Le misure per proteggere le donne dalla violenza rischiano di rimanere azzoppate dall’intesa tra Stato e Regioni del 2022 che fissa i criteri che consentono l’apertura di centri anti violenza e di case rifugio. Il Veneto, sulla base della normativa regionale e nazionale attualmente vigente, in una recente rilevazione ha mappato 25 centri anti violenza e 37 case rifugio che beneficiano dei finanziamenti diretti della Regione. «Sulla base della nuova intesa, però, almeno 10 centri anti violenza e 25 case rifugio saranno costretti a chiudere, quasi la metà dei servizi censiti dalla Regione» denuncia Laura Sartori, psicologa della cooperativa La Esse di Treviso e presidente di Co.Ra., associazione nata tra enti del terzo settore che si occupano di accoglienza di donne vittime di violenza e dei loro figli.

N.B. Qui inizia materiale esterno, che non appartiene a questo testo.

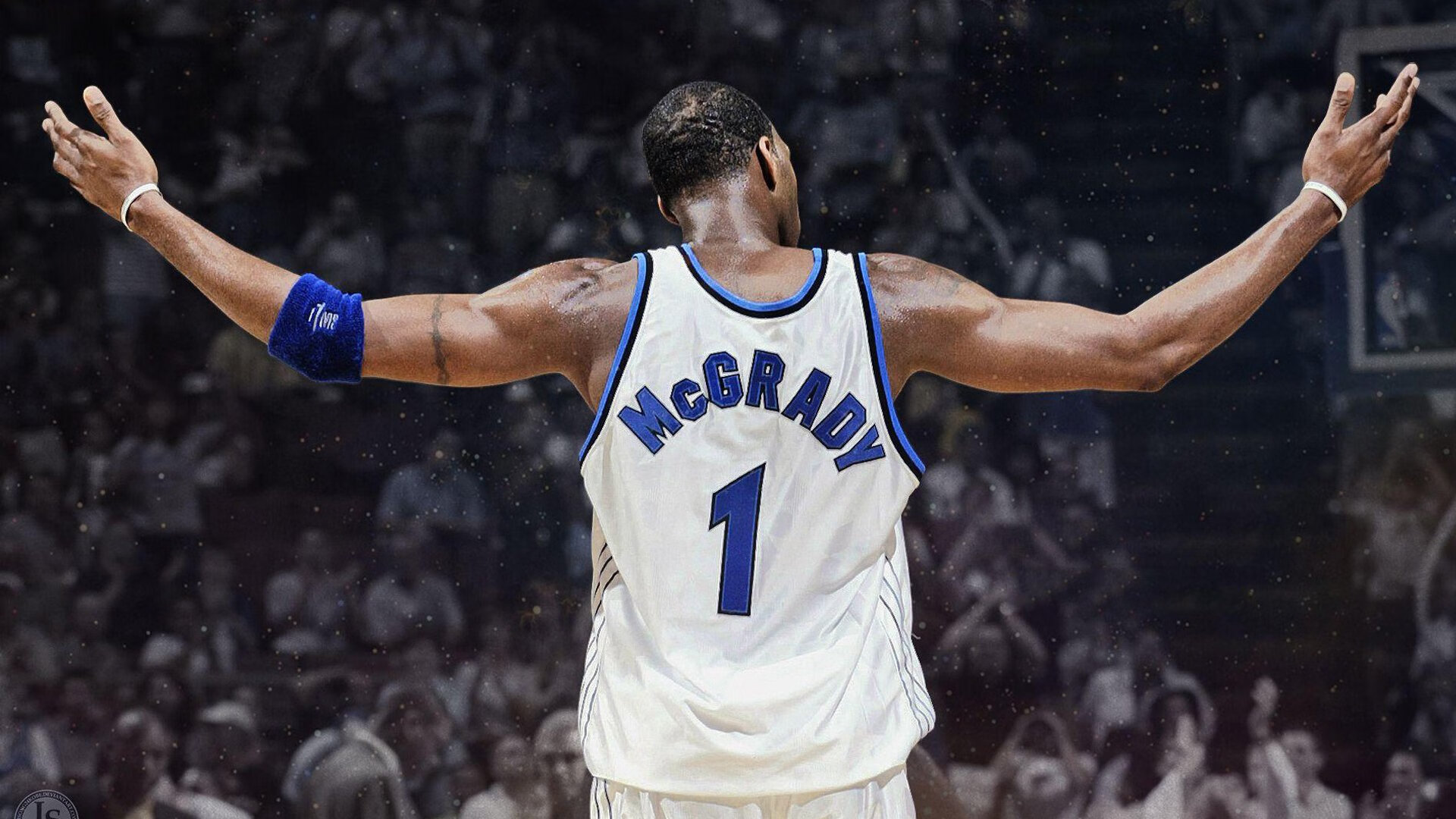 76人队持续奋战,冲击更高排名,76人队员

«Il criterio più stringente introdotto dall’intesa è il requisito della prevalenza e esclusività delle attività di prevenzione e contrasto alla violenza di genere nello statuto dell’ente – spiega Sartori -. In questo modo rimarrebbero tagliate fuori decine di associazioni e cooperative che in questi anni si sono occupate di donne vittime di violenza, ma anche di comunità per minori, servizi di inserimento lavorativo, progetti educativi e molto altro, spesso integrando queste competenze tra loro a sostegno di percorsi per sostenere l’autonomia delle donne che si allontanano dai maltrattanti». Anche per i Centri anti violenza i criteri si sono fatti stringenti: a partire dalla reperibilità h24, «insostenibile se il servizio si regge sul lavoro di volontari», chiosa Sartori, per non parlare dell’indicazione di coinvolgere solo donne nelle attività di prevenzione, «una scelta che ci delude – taglia corto Sartori -. Quando andiamo nelle scuole a parlare di violenza di genere, il messaggio arriva molto meglio se lo facciamo donne e uomini insieme. Dobbiamo coinvolgere tutta la comunità nel contrasto alla violenza, non solo le donne».

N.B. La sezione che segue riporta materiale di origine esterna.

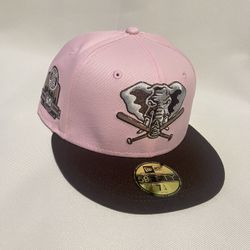 New era 7 1/4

Se l’intesa non ha ancora avuto gli effetti di uno “shut down” sulle realtà che non rientrano nei requisiti previsti è perché si è subito attivata, grazie all’attività di Co.Ra., una interlocuzione forte a livello regionale. Risultato, la scadenza entro la quale adeguarsi ai dettami della nuova intesa è stata prorogata una volta, poi due, poi tre. «Siamo al quarto anno di proroga, la scadenza stavolta è fissata a settembre 2026 – afferma Laura Sartori -. Ci sentiamo delusi, molto. Sembrava che tutto andasse bene e che si riuscisse ad arrivare alla modifica del testo. Ma niente, abbiamo ottenuto solo proroghe. È una situazione che rende difficile spingere sulla progettualità, ricevere finanziamenti, esistere».

«Oggi il femminismo contemporaneo prevede un approccio “intersezionale”, deve cioè essere aperto a tutte le differenze – conclude Laura Sartori -. Con questa intesa, rischiamo di azzoppare il sistema di accoglienza delle donne vittime di violenza e di fare passi indietro a livello culturale. Gli enti multi servizi sono una realtà dalla quale non si può tornare indietro. Altrimenti la violenza di genere rimane un tema “da donne”. ma la comunità deve cambiare tutta».